## Text shown
===============
Viewing collection stats

When it comes to the usage of storage, one of the interesting statistics from an administrative point of view is perhaps the number of documents in a collection, possibly to estimate future space and memory requirements based on the growth of the data to get high-level statistics of the collection.

Getting ready

To find the stats of the collection, we need to have a server up and running, and a single node should be ok. Refer to the Single node installation of MongoDB recipe in Chapter 1, Installing and Starting the MongoDB Server, for how to start the server. The data on which we will be operating needs to be imported into the database. The steps to import the data are given in the Creating test data recipe in Chapter 2, Command-line Operations and Indexes. Once these steps are completed, we are all set to go ahead with this recipe.

How to do it…

We will be using the postalCodes collection to view the stats. Let's take a look at the steps in detail:

  1. Open the Mongo shell and connect it to the running MongoDB instance. In this case, start Mongo on the default port 27017 and execute the following command:
    $ mongo
    
  2. With the data imported, create an index in the pincode field, if one doesn't exist, as follows:
    > db.postalCodes.ensureIndex({'pincode':1})
    
  3. On the Mongo terminal, execute the following command:
    > db.postalCodes.stats()
    
  4. Observe the output. Now execute the following command on the shell:
    > db.postalCodes.stats(1024)
    {
      "ns" : "test.postalCodes",
      "count" : 39732,
      "size" : 5561,
      "avgObjSize" : 0.1399627504278667,
      "storageSize" : 16380,
      "numExtents" : 6,
      "nindexes" : 2,
      "lastExtentSize" : 12288,
      "paddingFactor" : 1,
      "systemFlags" : 1,
      "userFlags" : 0,
      "totalIndexSize" : 2243,
      "indexSizes" : {
        "_id_" : 1261,
        "pincode_1" : 982
      },
      "ok" : 1
    }
    

Again, observe the output. We will now see what these values mean to us in the next section.

How it works…

If we observe the output for the db.postalCodes.stats() and db.postalCodes.stats(1024) commands, we see that the second one has all the figures in KB whereas the first one is in bytes. The parameter provided is known as scale and all the figures indicating size are divided by this scale. In this case, as we gave the value as 1024, we get all the values in KB; whereas if 1024 * 1024 is passed as the value of the scale, the size shown will be in MB. For our analysis, we will use the one that shows the sizes in KB:

> db.postalCodes.stats(1024)
{
  "ns" : "test.postalCodes",
  "count" : 39732,
  "size" : 5561,"avgObjSize" : 0.1399627504278667,
  "storageSize" : 16380,
  "numExtents" : 6,
  "nindexes" : 2,
  "lastExtentSize" : 12288,
  "paddingFactor" : 1,
  "systemFlags" : 1,
  "userFlags" : 0,
  "totalIndexSize" : 2243,
  "indexSizes" : {
    "_id_" : 1261,
    "pincode_1" : 982
  },
  "ok" : 1
}

The following table shows the meaning of the important fields:

Field

Description

ns

This is the fully qualified name of the collection with the <database>.<collection name> format.

count

This is the number of documents in the collection.

size

This is the actual storage size occupied by the documents in the collection. Adding, deleting, or updating documents in the collection can change this figure. The scale parameter affects this field's value and in our case, this value is in KB as 1024 is the scale.
===============
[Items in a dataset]
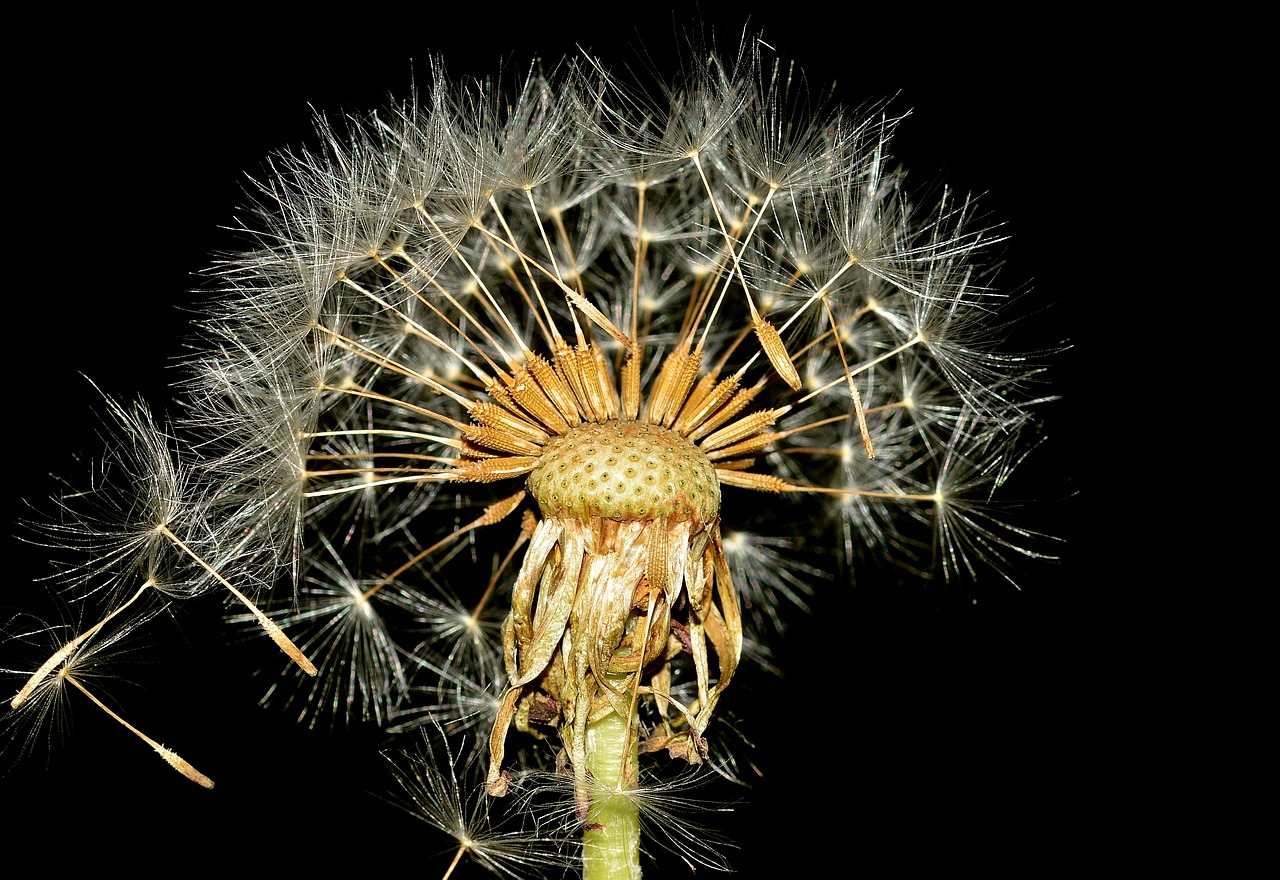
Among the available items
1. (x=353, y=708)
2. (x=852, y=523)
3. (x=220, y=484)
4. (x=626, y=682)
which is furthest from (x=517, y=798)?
===============
## Task requirements
1. Output all of the dataset rows as a Markdown table with the columns "Number" and "Line", skipping blank lines and leaving the pictures out.
2. Write what comes next in the MongoDB collection stats text, picking up after its last sentence.
The dataset rows have no connection to the MongoDB collection stats text.

## Responses to the tasks
1.
| Number | Line |
|---|---|
| 1 | Among the available items |
| 2 | 1. (x=353, y=708) |
| 3 | 2. (x=852, y=523) |
| 4 | 3. (x=220, y=484) |
| 5 | 4. (x=626, y=682) |
| 6 | which is furthest from (x=517, y=798)? |

2.
avgObjSize

This is the average size of the document in the collection. It is simply the size field divided by the count of documents in the collection. The scale parameter affects this field's value and in our case, this value is in KB as 1024 is the scale.

storageSize

Mongo preallocates the space on the disk to ensure that the documents in the collection are kept on continuous locations to provide better performance in disk access. This preallocation fills up the files with zeros and then starts allocating space to these inserted documents. This field reveals the size of the storage used by this collection. This figure will generally be much more than the actual size of the collection. The scale parameter affects this field's value and in our case, this value is in KB as 1024 is the scale.

numExtents

As we saw, Mongo preallocates continuous disk space to the collections for performance purposes. However, as the collection grows, new space needs to be allocated. This field gives the number of such continuous chunk allocation. This continuous chunk is called extent.

nindexes

This field gives the number of indexes present in the collection. This value would be 1, even if we do not create an index on the collection, as Mongo implicitly creates an index on the _id field.

lastExtentSize

This is the size of the last extent allocated. The scale parameter affects this field's value and in our case, this value is in KB as 1024 is the scale.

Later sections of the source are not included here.